I did take some small satisfaction in keeping certain details from the press. It appears that the dean, after having been murdered (presumably), was butchered and cooked quite expertly before being eaten (presumably). The coroner, Dr. P. M. Cutler — a familiar figure here at the MOM, having used for forensic purposes specimens from our considerable collection of human remains — took unseemly relish, I thought, in relating to me some of the details of the autopsy. Indeed, he sounded more like Rick Royick, the
Bugle’s
food critic, than a coroner.

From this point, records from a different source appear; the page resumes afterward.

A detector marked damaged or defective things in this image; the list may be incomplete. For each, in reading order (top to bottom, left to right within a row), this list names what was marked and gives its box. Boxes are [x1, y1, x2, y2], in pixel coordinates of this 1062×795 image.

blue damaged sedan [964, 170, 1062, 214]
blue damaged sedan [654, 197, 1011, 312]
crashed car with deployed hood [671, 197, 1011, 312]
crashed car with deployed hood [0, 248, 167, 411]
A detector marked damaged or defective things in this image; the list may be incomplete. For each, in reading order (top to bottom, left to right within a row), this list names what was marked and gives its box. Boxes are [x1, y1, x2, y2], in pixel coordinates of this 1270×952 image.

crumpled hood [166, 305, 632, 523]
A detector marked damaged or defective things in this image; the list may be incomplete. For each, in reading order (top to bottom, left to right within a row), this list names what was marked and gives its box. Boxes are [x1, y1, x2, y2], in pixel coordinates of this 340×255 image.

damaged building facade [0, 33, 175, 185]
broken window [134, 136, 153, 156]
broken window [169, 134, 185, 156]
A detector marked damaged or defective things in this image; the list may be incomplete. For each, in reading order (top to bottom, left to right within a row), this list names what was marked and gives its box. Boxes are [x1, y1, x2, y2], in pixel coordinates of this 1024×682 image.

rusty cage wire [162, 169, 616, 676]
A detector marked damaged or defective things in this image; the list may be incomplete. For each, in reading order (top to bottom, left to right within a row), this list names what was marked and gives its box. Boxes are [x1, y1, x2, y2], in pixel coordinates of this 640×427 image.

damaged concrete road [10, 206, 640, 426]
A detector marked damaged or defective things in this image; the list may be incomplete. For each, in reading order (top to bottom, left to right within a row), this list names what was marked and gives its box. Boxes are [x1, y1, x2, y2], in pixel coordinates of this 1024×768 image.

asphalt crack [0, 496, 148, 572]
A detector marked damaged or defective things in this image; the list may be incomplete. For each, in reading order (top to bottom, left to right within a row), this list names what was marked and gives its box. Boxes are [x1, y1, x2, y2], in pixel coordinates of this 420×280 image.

The dean’s buttocks, it appears, were baked with a cinnamon honey glaze; there was a veritable roast rack of dean, complete with those little paper caps, one of which the doctor kept twisting in his hand; there were (I am paraphrasing Dr. Cutler) medallions
of thigh dressed in a basil curry
beurre blanc
that had been served with a thyme-infused purée of white beans and black olives in a marinade of citrus and fennel; there was evidence of a
bourguignonne;
and the dean’s head, while intact, had been partially emptied, with gross violation to the foramen magnum, where traces of nutmeg were found. I must say that if the doctor was indulging in levity at my expense, it is a levity I find in the worst possible taste, and no pun is intended. But in fact, I believe he was being entirely serious. When I betrayed the least incredulity, he asked me if I wanted to see the evidence firsthand. I said no, thank you. It appears the remains had been ravaged by dogs (Seaboard still does not have a leash law) and perhaps raccoons, judging by gnaw marks on some of the bones.